One-Pot Ruthenium-Catalyzed Synthesis of Benzyl/Allyl-Halide Substituted (dihydro)naphthalenes via Radical Benzannulation

Herein, a selective, one-pot synthetic route to reactive benzyl- and allyl-halide-substituted naphthalenes and dihydronaphthalenes from easily accessible 2,3-aryl-1,3-butadiene substrates and simple halogenated alkanes, using [Cp*RuCl(PPh₃)₂] as the catalyst, is reported. The reaction is tolerant to various functional groups, including reactive carbonyl groups, halides, and trimethylsilyl groups. The scope of catalytic reactions can be expanded to otherwise difficult to synthesize substituted and reactive dihydronaphthalene and benzo[b]thiophene products. The resulting benzyl- and allyl-halide-substituted (dihydro-)naphthalene products are relevant synthons for drug synthesis, allowing for facile post-functionalization by making use of the reactive halide functionalities. Mechanistic studies are combined with density functional theory (DFT), which revealed a sequential catalytic atom transfer radical addition, radical benzannulation, and HCl elimination sequence. It is particularly noteworthy that the key transition state proceeds via a 6-endo-trig cyclization, in contrast to the classical 5-exo-trig cyclization as is normally observed for intramolecular radical additions. This cyclized intermediate subsequently undergoes HCl elimination to generate benzyl- and allyl-halide substituted (dihydro-)naphthalenes.

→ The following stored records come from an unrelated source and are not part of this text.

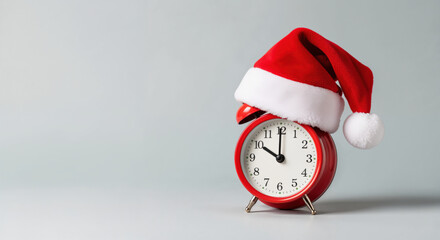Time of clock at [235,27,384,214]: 10:00
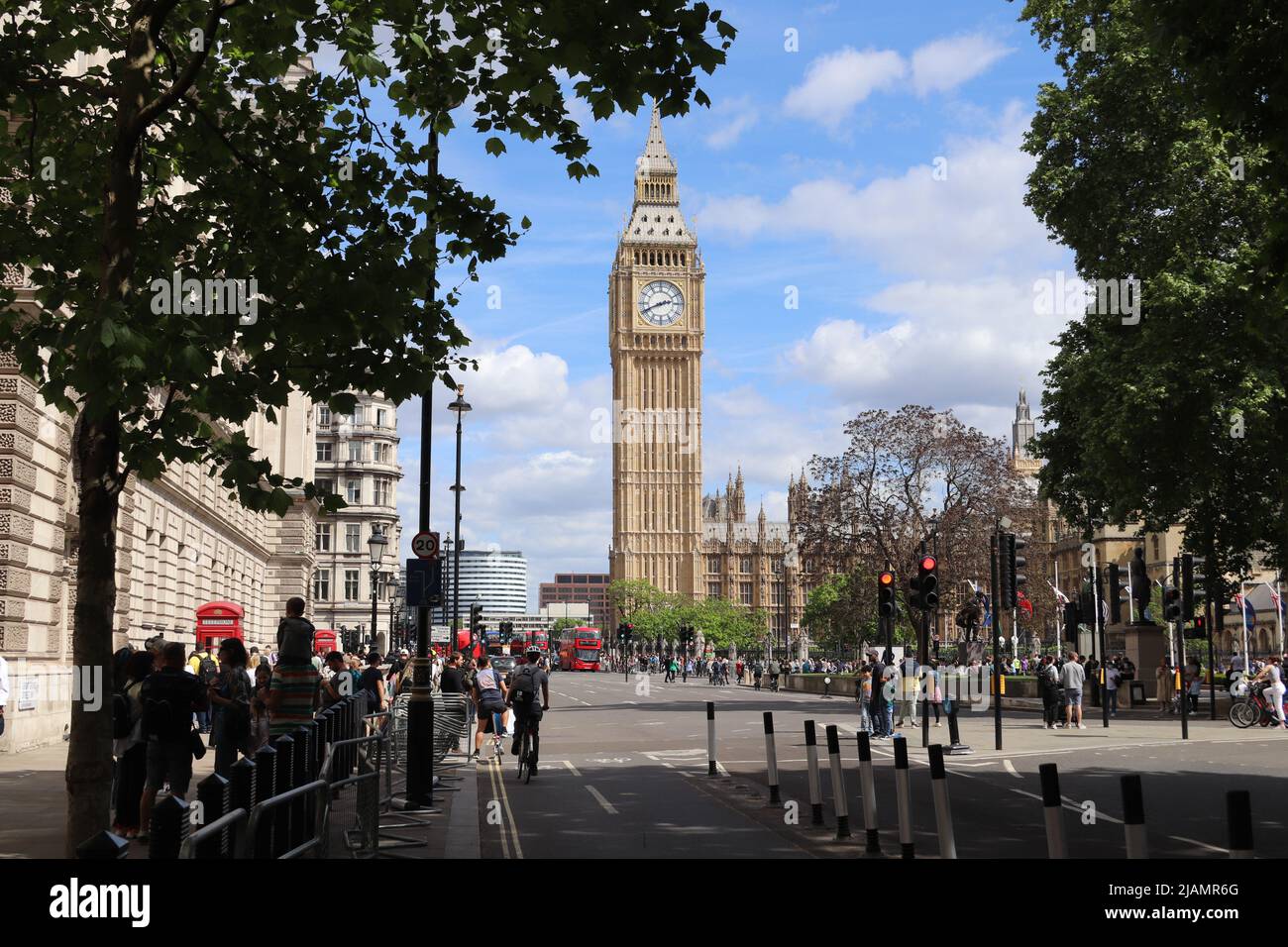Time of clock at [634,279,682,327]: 2:41
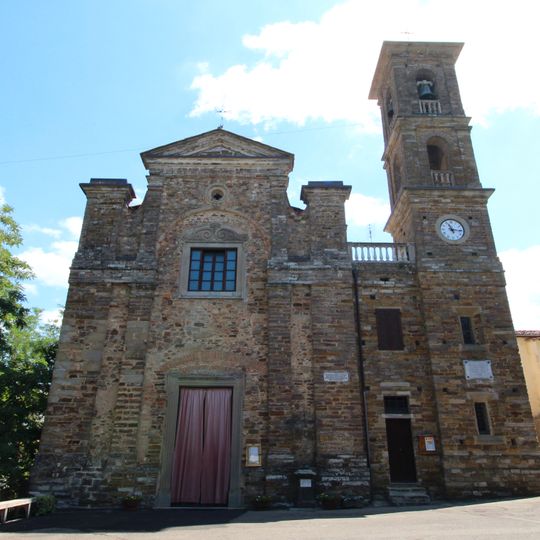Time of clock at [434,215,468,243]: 11:15
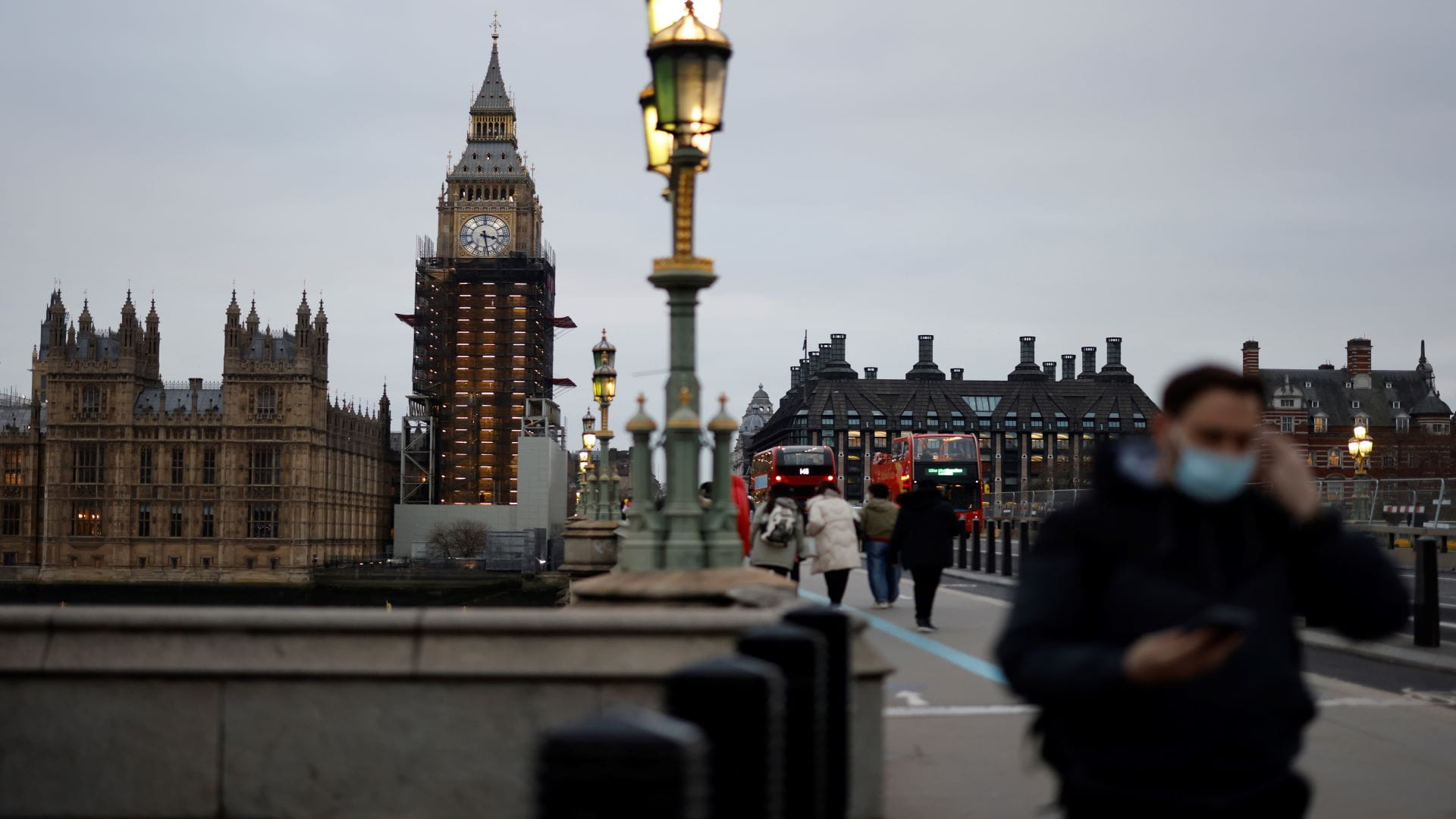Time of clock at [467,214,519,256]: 3:28
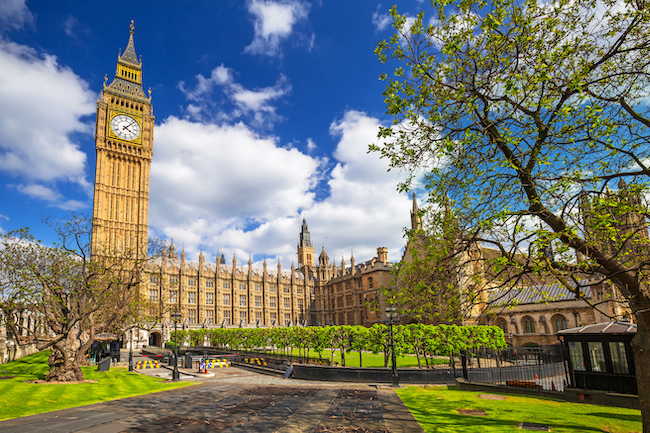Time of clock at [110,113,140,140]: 4:07
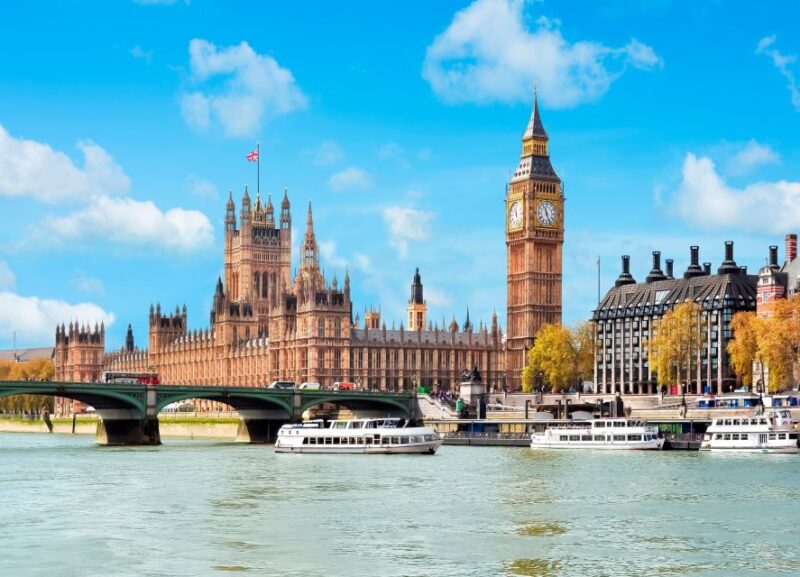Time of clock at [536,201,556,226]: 11:26
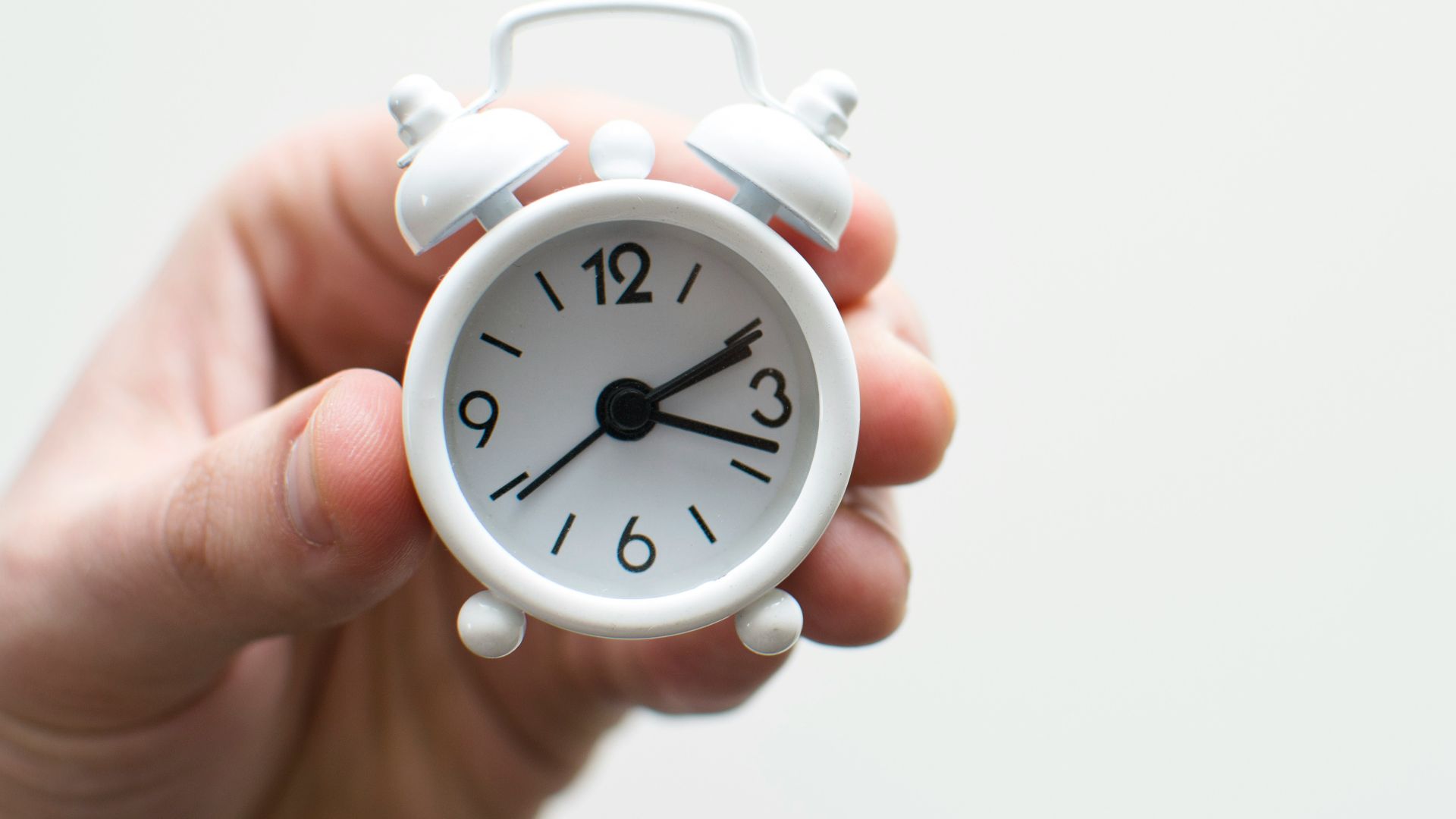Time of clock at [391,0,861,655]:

A one-pot protocol to synthesize reactive benzyl- and allyl-halide-substituted (dihydro)naphthalenes from 2,3-aryl-1,3-butadiene substrates and halogenated alkanes has been developed, using [Cp*RuCl(PPh₃)₂] as the catalyst. Mechanistic studies revealed an atom transfer radical addition and radical benzannulation sequence, followed by HCl elimination. The resulting (dihydro-)naphthalenes are relevant synthons for drugs, allowing facile post-functionalization via the reactive (benzylic or allylic) halide functionalities.